> _Input material_
★ ★ ★ ★ ★ ★ ★

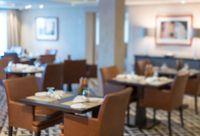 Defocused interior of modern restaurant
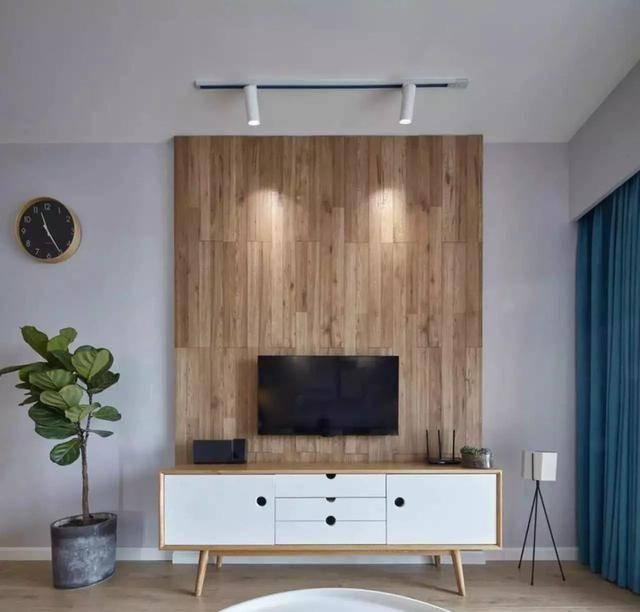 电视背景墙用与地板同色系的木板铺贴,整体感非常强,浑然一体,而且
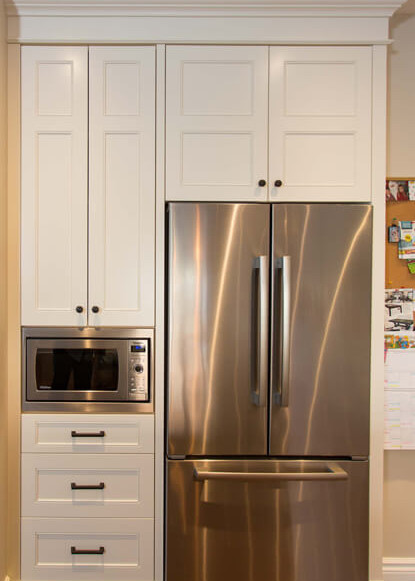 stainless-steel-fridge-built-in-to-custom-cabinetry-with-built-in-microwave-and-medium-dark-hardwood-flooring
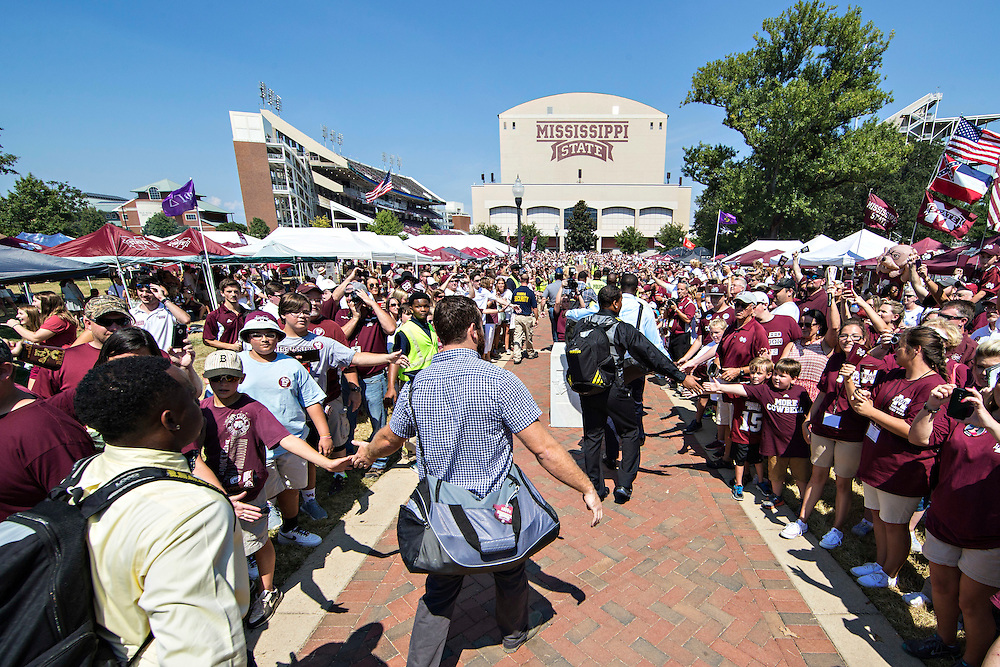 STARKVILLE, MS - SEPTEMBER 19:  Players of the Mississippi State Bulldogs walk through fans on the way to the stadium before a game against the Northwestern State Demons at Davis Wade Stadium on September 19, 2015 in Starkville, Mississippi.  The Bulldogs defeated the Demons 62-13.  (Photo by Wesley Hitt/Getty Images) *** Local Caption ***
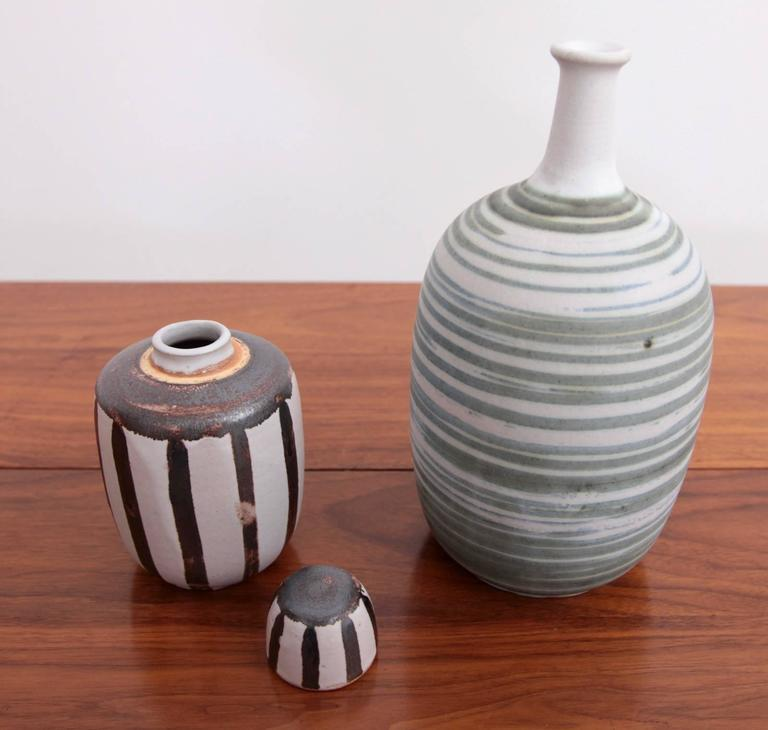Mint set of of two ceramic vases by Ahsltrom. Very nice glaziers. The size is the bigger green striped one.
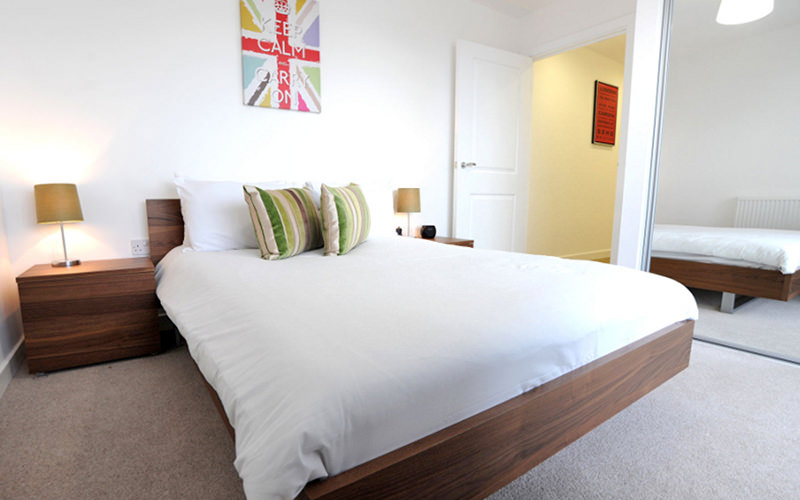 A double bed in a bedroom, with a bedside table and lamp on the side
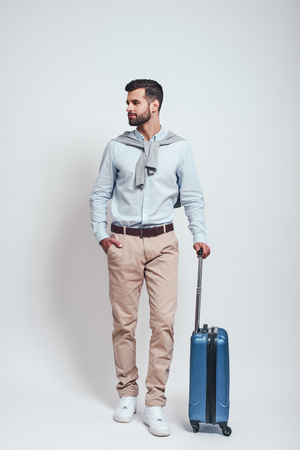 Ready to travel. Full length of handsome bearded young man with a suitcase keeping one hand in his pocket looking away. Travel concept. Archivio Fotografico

★ ★ ★ ★ ★ ★ ★

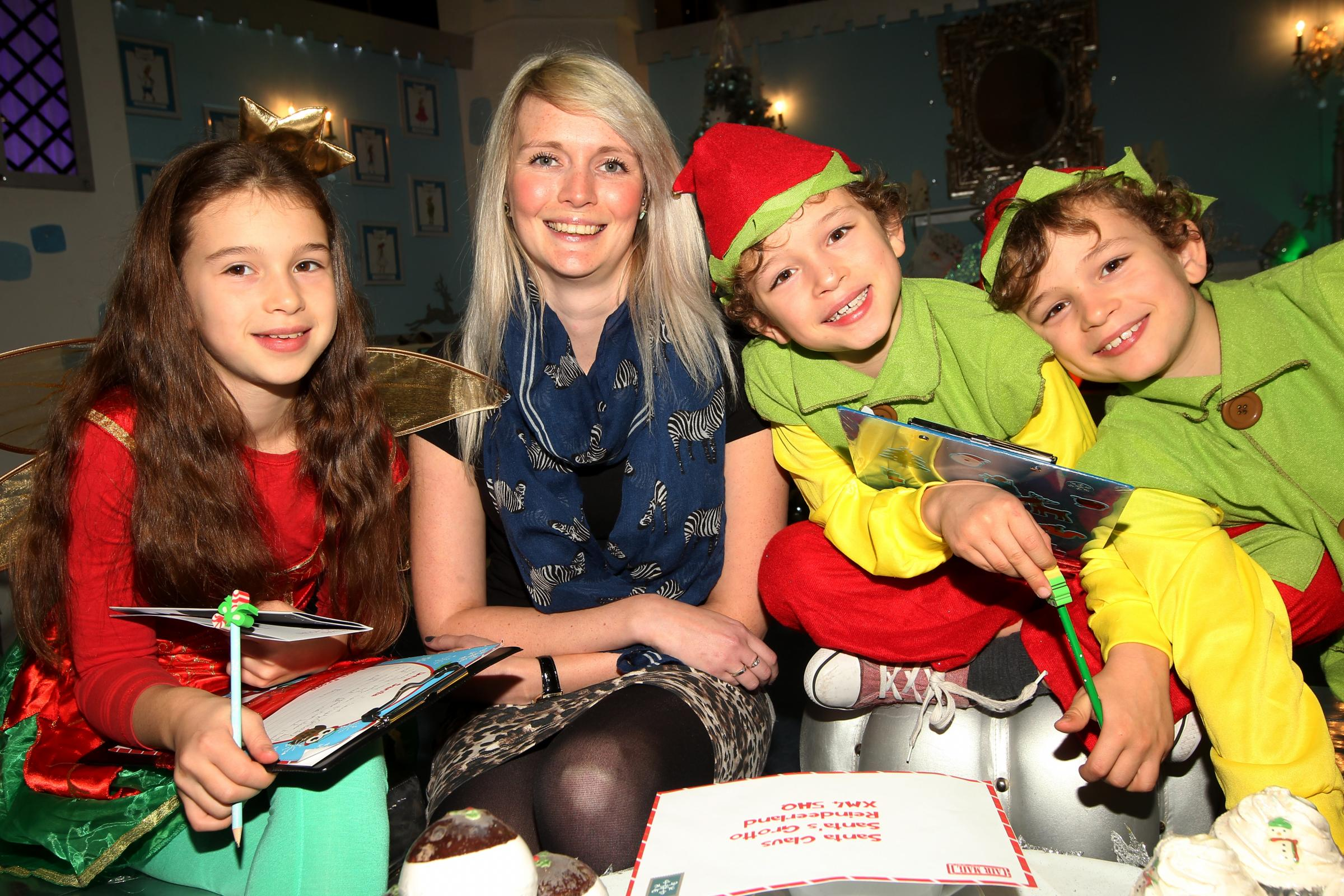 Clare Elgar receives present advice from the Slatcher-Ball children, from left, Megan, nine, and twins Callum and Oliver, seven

★ ★ ★ ★ ★ ★ ★

Transcribe, word for word, the stretch of lines in the data above from the one with "Defocused interior of modern restaurant" through the one with "STARKVILLE, MS - SEPTEMBER"; omit all pictures.

> _Problem solution_
 Defocused interior of modern restaurant
 电视背景墙用与地板同色系的木板铺贴,整体感非常强,浑然一体,而且
 stainless-steel-fridge-built-in-to-custom-cabinetry-with-built-in-microwave-and-medium-dark-hardwood-flooring
 STARKVILLE, MS - SEPTEMBER 19:  Players of the Mississippi State Bulldogs walk through fans on the way to the stadium before a game against the Northwestern State Demons at Davis Wade Stadium on September 19, 2015 in Starkville, Mississippi.  The Bulldogs defeated the Demons 62-13.  (Photo by Wesley Hitt/Getty Images) *** Local Caption ***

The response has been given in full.